[Image-text web data]
[Start of section]

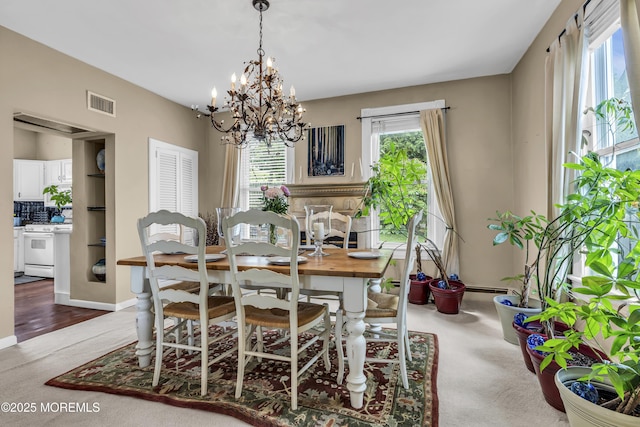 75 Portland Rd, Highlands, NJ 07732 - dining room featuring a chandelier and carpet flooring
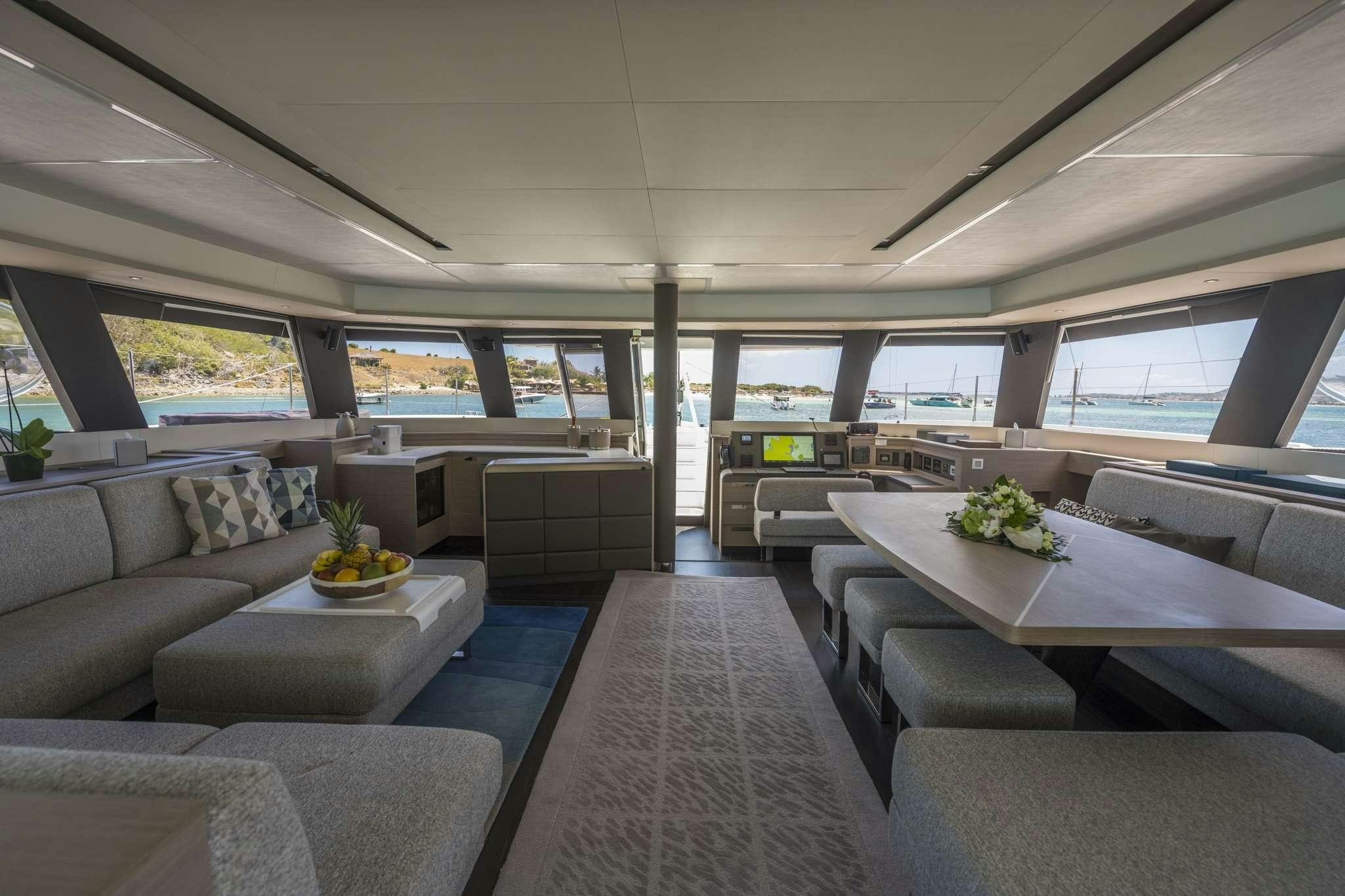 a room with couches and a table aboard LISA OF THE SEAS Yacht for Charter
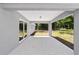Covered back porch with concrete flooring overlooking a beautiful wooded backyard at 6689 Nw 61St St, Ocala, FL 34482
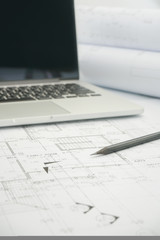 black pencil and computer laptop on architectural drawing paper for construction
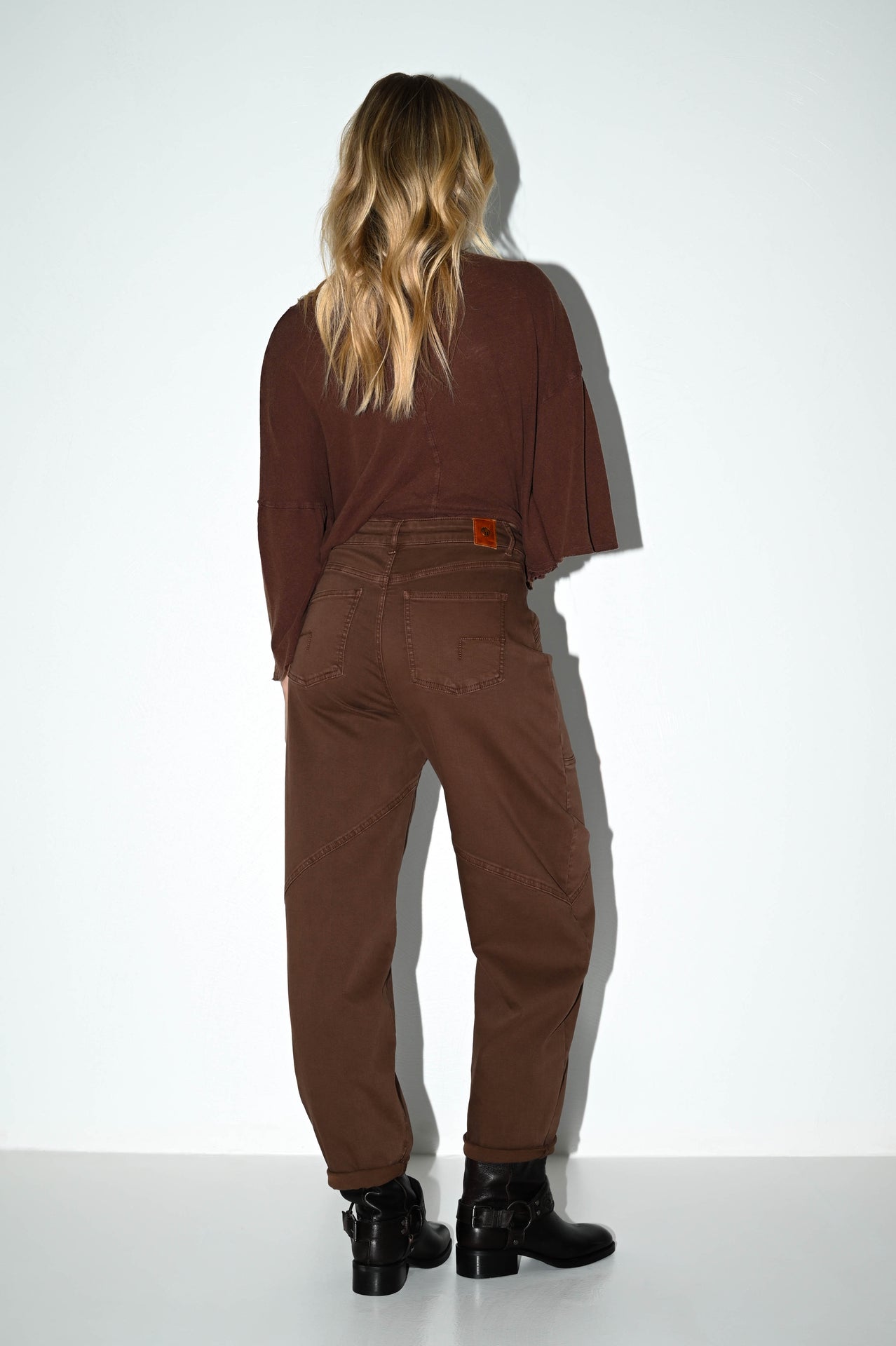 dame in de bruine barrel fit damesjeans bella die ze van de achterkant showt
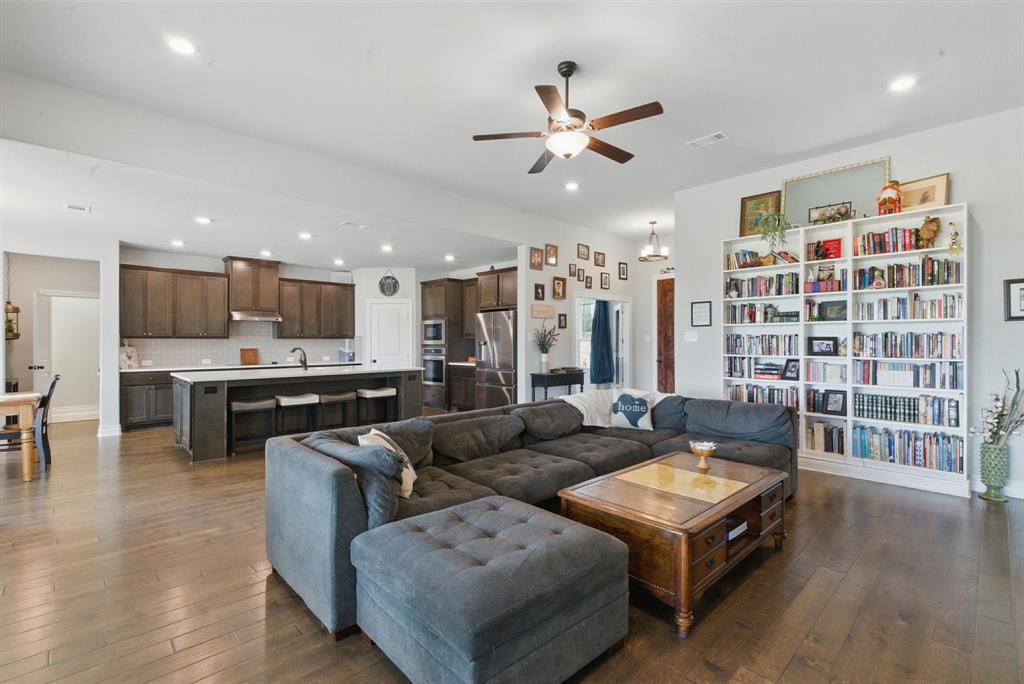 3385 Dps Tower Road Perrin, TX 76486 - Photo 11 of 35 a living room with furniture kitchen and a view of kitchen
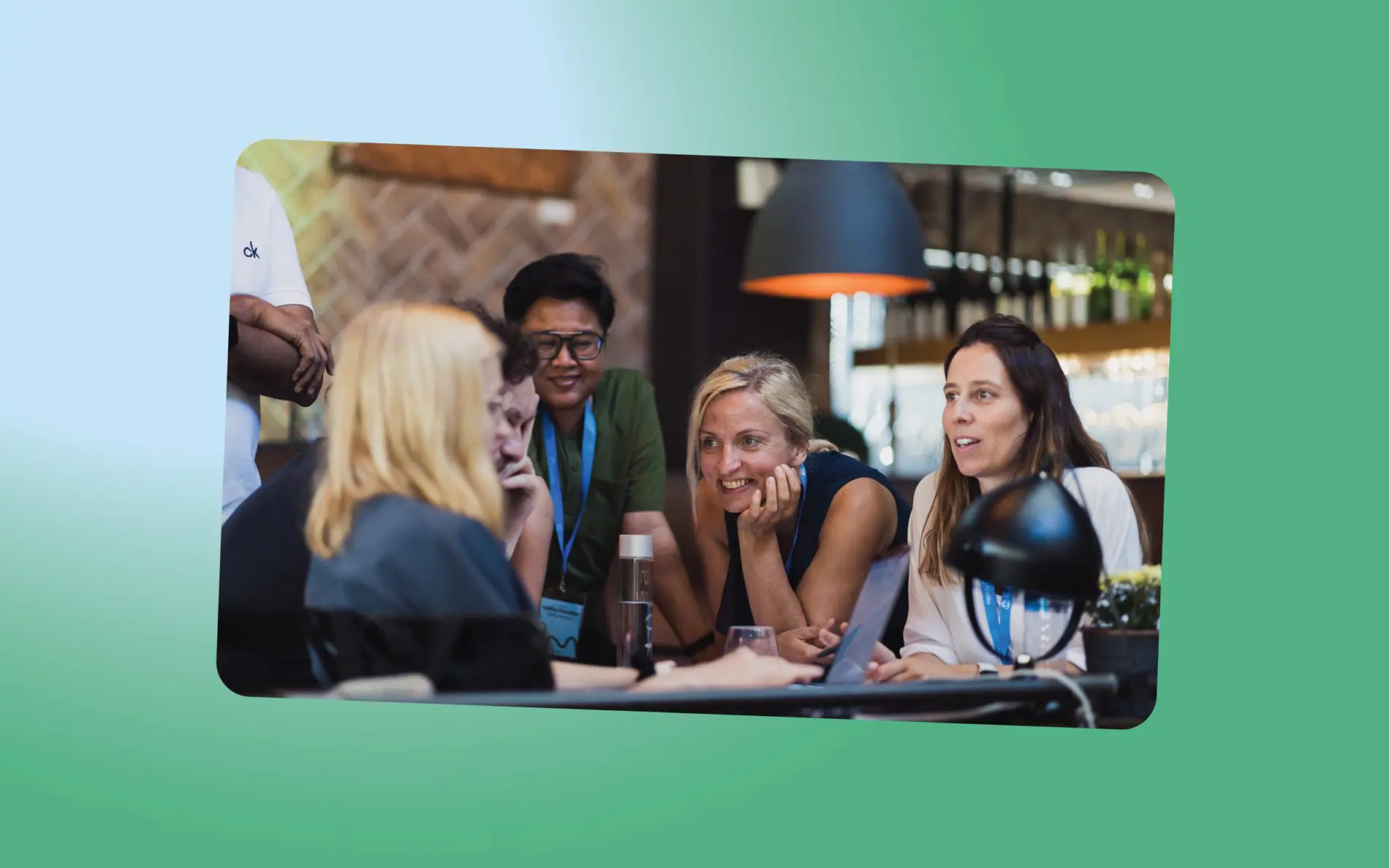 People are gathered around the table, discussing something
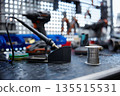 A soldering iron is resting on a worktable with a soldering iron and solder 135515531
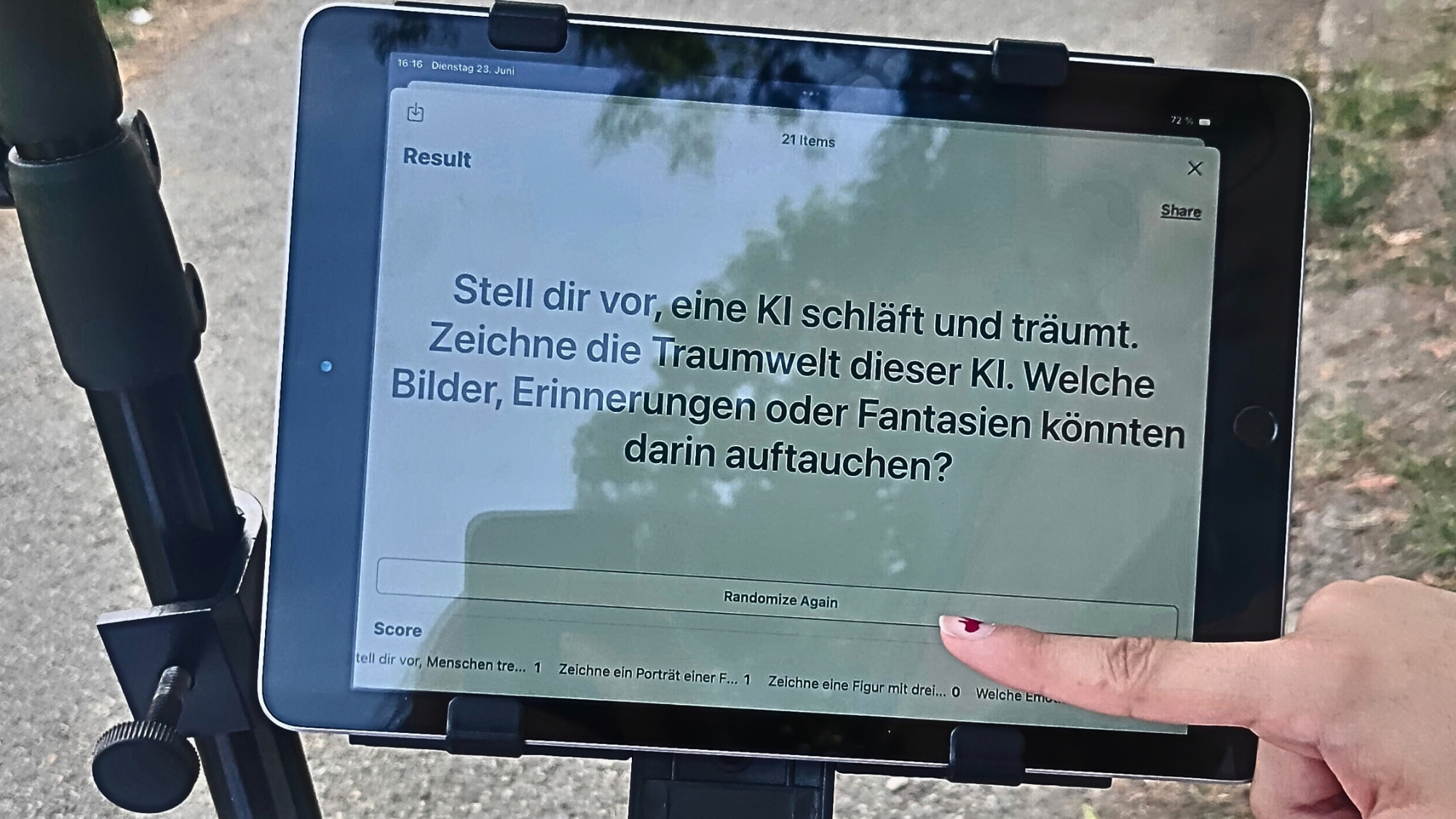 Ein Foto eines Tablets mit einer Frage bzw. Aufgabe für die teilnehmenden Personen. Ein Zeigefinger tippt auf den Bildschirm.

[End of section]

Your output should be the lines above from the one that contains "a room with" through the one that contains "black pencil and", word for word, with pictures left out.

*Exercise output*.
 a room with couches and a table aboard LISA OF THE SEAS Yacht for Charter
Covered back porch with concrete flooring overlooking a beautiful wooded backyard at 6689 Nw 61St St, Ocala, FL 34482
 black pencil and computer laptop on architectural drawing paper for construction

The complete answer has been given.